Azure / Azure-TDSP-Utilities

Utilities and scripts developed as part of Microsoft's Team Data Science Process for productive data science
Creative Commons Attribution 4.0 International
373 stars 275 forks source link

BinaryClassification RMD doesn't properly create factors #20

Closed Pelonza closed 6 years ago

Pelonza commented 7 years ago

The current code in the BinaryClassification.rmd doesn't correctly use R syntax to create factor columns This is a giant problem for using the "auto" factor feature in the yaml files.

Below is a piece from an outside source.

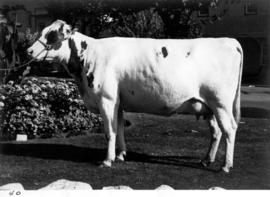 Cattle owned by W.J.S. Page of Steveston, B.C.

The cuplrit is line 118 in the B-C.rmd Currently it reads: if (!is.null(factorCols)) {for (i in 1:length(factorCols)) { trainDF[, factorCols[i]] <- make.names(as.factor(trainDF[, factorCols[i]])) }}

Change that line to: if (!is.null(factorCols)) {for (i in 1:length(factorCols)) { trainDF$factorCols[i] <-as.factor(trainDF$factorCols[i]) }}

The key difference there is that R doesn't know how to handle lists when converting to factors (it generates some sort errors)... and this avoids that entirely.


With this change I (and the other yaml-file fix) I was able to run the BinaryClassification rmd file...

deguhath commented 6 years ago

I have added this in the code as a comment. Thanks for pointing it out.